Testo da analizzare:

«Dall’istruttoria dibattimentale è emerso pacificamente che l’Istituto non avesse adottato un protocollo collaudato per fronteggiare le emergenze che potevano verificarsi al suo interno, che l’impianto di videosorveglianza, che riprendeva solo gli spazi interni comuni(ovvero lo spazio antistante alle camere dei pazienti), non era funzionante, che il cancello d’uscita della struttura non veniva chiuso a chiave e veniva presidiato da un addetto al portierato sino alle ore 20». Così i giudici del tribunale di Potenza motivano la condanna per quattro persone - sentenze che vanno da 1 anno e sei mesi ad un anno - impiegate in un centro di riabilitazione per disabili a Venosa, ritenuti responsabili della scomparsa di Gaetano Sessa, 43enne di Pagani di cui non si ebbe più notizia dal 5 luglio 2013.
L’uomo fu visto l’ultima volta sul portone d’ingresso, mentre fumava una sigaretta.

Consegna dell'esercizio:
Continua l'articolo sulla scomparsa di Gaetano Sessa dal centro di riabilitazione di Venosa, riprendendo subito dopo la sua ultima frase. Il materiale qui sotto proviene da una fonte diversa.

Voci del dataset:
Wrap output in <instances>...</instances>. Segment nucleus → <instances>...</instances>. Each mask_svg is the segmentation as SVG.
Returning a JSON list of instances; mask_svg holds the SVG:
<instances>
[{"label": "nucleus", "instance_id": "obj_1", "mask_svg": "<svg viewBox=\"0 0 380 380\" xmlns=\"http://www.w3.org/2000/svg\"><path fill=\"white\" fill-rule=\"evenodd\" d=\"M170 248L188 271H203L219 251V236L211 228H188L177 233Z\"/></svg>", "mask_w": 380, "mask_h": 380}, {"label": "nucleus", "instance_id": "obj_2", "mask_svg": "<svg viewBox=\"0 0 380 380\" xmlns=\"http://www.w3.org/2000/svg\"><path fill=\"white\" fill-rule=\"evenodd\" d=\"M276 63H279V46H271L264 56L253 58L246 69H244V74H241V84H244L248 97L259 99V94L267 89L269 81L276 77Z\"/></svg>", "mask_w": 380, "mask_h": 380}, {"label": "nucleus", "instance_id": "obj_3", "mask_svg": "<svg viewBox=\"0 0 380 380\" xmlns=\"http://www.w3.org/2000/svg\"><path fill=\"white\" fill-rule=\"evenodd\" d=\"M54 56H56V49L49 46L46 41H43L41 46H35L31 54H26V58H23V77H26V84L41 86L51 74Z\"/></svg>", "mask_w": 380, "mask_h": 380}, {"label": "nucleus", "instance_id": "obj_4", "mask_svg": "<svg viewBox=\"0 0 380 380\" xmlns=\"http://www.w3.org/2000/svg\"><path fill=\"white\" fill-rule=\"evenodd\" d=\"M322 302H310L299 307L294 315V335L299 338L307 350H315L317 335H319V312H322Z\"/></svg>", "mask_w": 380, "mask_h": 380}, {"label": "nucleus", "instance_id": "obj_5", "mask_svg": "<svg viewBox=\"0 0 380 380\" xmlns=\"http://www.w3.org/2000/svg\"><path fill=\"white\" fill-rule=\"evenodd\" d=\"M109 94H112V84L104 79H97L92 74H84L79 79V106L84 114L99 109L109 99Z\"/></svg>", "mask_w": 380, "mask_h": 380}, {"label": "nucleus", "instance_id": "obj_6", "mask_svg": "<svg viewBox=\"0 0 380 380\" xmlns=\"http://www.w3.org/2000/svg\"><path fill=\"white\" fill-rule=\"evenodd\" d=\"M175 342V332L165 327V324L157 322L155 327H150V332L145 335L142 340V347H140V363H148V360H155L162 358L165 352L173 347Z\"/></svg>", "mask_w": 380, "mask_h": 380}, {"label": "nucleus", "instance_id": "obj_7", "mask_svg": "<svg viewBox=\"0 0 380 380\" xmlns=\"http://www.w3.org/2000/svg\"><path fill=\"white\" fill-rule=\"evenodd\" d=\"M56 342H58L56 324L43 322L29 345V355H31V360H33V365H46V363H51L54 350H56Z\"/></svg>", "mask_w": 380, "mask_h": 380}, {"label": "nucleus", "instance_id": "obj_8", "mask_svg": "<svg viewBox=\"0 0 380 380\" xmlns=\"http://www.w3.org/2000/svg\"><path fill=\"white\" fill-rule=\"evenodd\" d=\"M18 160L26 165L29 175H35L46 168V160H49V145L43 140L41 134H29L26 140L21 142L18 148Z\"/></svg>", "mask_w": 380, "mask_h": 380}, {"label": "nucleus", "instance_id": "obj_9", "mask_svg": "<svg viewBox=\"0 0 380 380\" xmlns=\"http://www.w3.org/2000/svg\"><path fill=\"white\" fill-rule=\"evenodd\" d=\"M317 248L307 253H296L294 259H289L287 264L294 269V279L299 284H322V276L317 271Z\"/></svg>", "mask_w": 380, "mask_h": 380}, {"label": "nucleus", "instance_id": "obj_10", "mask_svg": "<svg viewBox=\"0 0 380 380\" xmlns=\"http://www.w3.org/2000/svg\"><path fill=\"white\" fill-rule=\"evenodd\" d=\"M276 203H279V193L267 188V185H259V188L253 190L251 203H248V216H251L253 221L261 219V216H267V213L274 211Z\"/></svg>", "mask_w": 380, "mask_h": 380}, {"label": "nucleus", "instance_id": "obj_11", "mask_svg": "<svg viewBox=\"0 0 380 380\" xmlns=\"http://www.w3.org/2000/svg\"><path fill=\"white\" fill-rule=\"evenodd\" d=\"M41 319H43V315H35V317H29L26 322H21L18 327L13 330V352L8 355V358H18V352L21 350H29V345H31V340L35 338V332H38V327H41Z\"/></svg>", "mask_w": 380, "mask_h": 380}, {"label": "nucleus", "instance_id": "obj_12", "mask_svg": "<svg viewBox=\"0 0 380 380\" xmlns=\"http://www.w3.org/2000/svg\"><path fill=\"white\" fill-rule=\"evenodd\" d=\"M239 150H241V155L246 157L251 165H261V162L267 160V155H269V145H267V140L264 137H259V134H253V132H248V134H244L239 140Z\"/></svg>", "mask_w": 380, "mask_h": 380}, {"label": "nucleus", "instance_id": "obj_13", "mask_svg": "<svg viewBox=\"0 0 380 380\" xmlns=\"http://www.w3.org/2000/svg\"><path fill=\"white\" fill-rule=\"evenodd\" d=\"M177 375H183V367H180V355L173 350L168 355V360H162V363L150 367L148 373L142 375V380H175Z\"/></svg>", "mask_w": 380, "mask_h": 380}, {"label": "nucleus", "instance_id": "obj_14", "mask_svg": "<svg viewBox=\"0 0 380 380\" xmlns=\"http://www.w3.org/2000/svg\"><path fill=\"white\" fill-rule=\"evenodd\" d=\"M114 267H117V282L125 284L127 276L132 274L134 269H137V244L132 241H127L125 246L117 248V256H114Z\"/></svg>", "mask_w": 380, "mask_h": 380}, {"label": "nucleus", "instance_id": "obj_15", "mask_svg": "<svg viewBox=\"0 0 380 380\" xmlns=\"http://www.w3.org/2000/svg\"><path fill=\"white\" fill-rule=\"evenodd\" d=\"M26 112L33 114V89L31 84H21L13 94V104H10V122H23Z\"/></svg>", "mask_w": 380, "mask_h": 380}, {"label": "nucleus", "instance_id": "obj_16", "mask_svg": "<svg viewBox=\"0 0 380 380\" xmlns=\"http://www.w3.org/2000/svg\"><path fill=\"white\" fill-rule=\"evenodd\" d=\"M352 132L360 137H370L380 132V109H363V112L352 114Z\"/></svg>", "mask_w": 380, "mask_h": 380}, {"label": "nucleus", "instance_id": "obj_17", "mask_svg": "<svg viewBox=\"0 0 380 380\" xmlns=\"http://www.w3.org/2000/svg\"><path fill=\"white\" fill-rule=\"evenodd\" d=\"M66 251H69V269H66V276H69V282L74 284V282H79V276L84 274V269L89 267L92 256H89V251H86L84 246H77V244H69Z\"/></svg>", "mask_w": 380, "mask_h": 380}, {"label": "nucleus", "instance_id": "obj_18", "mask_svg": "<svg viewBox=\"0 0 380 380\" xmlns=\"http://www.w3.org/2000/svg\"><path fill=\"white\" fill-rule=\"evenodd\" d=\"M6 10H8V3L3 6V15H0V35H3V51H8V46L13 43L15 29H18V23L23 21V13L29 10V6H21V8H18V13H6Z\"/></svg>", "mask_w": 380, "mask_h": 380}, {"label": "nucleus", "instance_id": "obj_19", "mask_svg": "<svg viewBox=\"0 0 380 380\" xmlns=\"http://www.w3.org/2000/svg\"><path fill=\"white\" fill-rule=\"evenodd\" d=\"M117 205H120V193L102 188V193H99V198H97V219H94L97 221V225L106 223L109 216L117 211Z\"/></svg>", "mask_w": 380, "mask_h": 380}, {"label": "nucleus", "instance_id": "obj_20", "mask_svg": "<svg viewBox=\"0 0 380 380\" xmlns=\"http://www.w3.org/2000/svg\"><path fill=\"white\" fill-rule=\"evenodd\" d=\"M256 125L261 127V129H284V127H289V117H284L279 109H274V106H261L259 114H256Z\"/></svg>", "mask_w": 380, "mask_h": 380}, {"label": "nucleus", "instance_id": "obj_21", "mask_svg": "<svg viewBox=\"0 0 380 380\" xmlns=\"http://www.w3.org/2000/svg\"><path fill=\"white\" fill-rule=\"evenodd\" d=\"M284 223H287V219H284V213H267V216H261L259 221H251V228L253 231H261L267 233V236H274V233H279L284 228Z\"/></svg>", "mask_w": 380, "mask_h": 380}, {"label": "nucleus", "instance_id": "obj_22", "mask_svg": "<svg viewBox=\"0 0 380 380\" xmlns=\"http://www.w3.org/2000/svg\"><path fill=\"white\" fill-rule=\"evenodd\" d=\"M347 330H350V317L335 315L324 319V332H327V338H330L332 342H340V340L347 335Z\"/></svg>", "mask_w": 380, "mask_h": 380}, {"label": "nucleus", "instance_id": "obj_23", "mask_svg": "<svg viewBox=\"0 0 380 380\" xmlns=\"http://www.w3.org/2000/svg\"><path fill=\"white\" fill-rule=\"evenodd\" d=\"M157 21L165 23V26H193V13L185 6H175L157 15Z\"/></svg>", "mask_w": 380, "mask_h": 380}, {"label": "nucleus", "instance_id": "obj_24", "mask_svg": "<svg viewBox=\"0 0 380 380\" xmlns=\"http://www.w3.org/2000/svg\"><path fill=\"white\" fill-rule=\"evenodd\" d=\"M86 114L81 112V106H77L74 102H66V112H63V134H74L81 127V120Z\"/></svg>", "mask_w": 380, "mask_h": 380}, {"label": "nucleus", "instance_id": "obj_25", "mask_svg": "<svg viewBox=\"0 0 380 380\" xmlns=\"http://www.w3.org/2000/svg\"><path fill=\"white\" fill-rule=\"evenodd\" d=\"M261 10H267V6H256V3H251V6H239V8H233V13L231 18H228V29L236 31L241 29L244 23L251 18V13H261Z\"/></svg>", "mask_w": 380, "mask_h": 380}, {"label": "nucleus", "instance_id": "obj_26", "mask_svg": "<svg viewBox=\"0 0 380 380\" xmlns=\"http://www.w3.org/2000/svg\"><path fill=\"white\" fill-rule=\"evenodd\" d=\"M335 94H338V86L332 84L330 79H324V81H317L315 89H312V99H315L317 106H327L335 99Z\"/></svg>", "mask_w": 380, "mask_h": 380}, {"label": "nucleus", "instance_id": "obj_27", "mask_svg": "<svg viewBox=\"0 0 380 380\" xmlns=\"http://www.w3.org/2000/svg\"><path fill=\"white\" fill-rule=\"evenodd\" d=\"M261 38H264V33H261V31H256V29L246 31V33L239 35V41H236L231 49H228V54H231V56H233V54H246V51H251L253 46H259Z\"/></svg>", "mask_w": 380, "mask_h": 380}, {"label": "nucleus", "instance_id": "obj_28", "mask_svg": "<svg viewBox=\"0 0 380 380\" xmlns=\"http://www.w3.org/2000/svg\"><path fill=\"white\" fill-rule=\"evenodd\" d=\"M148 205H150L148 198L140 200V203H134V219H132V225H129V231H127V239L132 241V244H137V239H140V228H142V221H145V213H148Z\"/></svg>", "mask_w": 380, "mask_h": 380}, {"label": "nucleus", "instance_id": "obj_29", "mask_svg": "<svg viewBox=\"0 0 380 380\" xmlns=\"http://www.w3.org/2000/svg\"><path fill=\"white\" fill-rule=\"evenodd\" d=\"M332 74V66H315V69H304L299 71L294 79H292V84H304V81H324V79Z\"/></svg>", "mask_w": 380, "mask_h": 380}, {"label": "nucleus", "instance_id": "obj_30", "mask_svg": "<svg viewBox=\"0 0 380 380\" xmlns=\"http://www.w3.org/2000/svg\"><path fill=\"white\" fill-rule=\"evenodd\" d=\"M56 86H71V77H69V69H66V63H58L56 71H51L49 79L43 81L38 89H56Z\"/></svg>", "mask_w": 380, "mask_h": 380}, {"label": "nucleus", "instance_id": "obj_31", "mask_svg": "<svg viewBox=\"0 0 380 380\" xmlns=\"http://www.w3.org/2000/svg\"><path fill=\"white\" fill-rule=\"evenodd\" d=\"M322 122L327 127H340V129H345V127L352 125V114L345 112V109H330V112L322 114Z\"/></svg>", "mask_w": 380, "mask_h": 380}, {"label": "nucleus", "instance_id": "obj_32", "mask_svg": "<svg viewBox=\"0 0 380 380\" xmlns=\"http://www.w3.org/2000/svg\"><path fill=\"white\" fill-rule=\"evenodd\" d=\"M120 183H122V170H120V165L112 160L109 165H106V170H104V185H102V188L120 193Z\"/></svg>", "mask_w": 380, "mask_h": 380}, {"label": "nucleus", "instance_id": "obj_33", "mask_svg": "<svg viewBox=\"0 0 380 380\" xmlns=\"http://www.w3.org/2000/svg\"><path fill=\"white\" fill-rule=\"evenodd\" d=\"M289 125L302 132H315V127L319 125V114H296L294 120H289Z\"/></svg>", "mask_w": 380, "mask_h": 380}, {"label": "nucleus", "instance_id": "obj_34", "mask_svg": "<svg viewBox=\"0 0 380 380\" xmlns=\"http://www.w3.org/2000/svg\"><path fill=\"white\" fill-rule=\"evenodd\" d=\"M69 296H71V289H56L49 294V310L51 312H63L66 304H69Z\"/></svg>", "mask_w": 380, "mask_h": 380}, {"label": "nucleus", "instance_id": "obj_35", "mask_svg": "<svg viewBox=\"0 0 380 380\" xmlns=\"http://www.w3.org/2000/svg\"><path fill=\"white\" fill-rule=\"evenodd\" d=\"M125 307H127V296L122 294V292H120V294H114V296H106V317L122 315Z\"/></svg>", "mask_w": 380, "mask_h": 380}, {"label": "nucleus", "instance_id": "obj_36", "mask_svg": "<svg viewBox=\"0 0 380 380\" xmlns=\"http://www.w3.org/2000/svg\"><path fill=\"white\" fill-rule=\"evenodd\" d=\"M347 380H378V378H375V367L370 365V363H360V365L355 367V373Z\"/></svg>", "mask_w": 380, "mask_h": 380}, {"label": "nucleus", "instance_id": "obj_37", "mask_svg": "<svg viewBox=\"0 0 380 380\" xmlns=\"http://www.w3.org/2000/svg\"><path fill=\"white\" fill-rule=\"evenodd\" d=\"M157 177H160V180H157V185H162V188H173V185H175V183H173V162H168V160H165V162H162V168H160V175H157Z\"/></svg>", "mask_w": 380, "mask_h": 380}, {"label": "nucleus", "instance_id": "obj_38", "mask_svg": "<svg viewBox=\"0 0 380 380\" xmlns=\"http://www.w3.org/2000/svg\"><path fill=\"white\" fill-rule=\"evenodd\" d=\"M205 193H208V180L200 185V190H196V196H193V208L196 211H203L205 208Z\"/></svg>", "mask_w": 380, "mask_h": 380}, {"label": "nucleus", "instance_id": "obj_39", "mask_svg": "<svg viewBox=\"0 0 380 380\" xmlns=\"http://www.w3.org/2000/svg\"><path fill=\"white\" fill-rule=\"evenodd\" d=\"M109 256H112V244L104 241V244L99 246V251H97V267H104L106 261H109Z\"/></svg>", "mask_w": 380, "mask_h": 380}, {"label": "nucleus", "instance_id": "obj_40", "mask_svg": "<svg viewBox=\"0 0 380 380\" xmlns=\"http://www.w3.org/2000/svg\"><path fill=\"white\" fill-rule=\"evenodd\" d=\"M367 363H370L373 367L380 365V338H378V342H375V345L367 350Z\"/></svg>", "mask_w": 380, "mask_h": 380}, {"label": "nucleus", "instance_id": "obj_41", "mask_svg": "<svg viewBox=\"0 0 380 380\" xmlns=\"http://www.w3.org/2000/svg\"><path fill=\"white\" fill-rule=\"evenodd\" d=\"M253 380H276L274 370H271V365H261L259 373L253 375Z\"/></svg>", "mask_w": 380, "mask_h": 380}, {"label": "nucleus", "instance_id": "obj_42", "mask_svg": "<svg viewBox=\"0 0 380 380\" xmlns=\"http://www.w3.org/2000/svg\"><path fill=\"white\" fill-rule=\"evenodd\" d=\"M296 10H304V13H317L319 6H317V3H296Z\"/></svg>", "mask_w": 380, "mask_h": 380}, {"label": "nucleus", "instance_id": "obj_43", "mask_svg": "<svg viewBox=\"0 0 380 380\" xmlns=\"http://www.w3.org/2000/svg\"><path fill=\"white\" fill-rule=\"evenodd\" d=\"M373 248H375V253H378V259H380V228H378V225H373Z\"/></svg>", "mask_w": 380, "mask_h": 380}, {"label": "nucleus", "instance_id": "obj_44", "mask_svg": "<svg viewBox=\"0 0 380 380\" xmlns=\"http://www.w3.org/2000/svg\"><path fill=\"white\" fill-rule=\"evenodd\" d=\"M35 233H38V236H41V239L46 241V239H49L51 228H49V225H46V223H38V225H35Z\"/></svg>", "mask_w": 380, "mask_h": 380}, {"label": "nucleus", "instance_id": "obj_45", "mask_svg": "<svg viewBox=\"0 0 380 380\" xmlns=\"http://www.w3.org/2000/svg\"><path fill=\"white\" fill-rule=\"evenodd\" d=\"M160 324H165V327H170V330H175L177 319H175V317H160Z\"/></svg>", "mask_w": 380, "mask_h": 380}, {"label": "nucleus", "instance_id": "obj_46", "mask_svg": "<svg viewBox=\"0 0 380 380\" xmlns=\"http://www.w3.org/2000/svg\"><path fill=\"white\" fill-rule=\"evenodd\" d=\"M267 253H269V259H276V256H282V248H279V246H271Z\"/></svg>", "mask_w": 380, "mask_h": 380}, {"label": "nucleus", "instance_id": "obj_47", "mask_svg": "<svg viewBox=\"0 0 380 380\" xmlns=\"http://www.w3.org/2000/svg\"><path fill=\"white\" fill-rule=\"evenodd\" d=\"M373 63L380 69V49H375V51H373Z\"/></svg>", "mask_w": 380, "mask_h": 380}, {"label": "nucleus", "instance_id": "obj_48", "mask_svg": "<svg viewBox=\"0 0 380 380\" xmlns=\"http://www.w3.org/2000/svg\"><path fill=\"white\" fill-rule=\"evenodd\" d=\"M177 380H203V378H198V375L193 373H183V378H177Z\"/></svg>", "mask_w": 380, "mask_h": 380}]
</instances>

Risposta:
Nelle motivazioni, ora depositate, i giudici spiegano il perché delle condanne: «A nulla rileva che il ricovero del Sessa - scrive il tribunale - fosse di tipo volontario e che le ricerche siano state attivate tempestivamente (circostanza di cui, peraltro, non vi è prova certa), in quanto lo stato di abbandono del paziente si era già consumato. Ulteriore concausa dell’evento addebitabile agli imputati era costituita dalla presenza di sole due unità di personale per circa quaranta pazienti ospitati al primo piano». E ancora: «Le omissioni di altri due imputati devono considerarsi causa dell’evento». Tra le persone condannate ci sono il direttore sanitario e il legale rappresentante della struttura. «Riguardo la particolare vulnerabilità del paziente Gaetano Sessa, deve ritenersi che la posizione degli imputati - una parte - avrebbe imposto l’adozione delle misure di sicurezza, idonee a scongiurare l’allontanamento del medesimo. Diversamente, la struttura avrebbe dovuto respingere il paziente o farlo sorvegliare in modo continuo». Per i giudici il paziente, che già era scomparso precedentemente, necessitava di una “vigilanza continua”, anche in ragione della sua storia clinica e diagnosi (l’uomo era affetto da psicosi da innesto e ritardo mentale). Le altre due condanne riguardavano operatori addetti alla struttura, che ora con i propri legali, visto il deposito delle motivazioni, potranno presentare ricorso in Appello.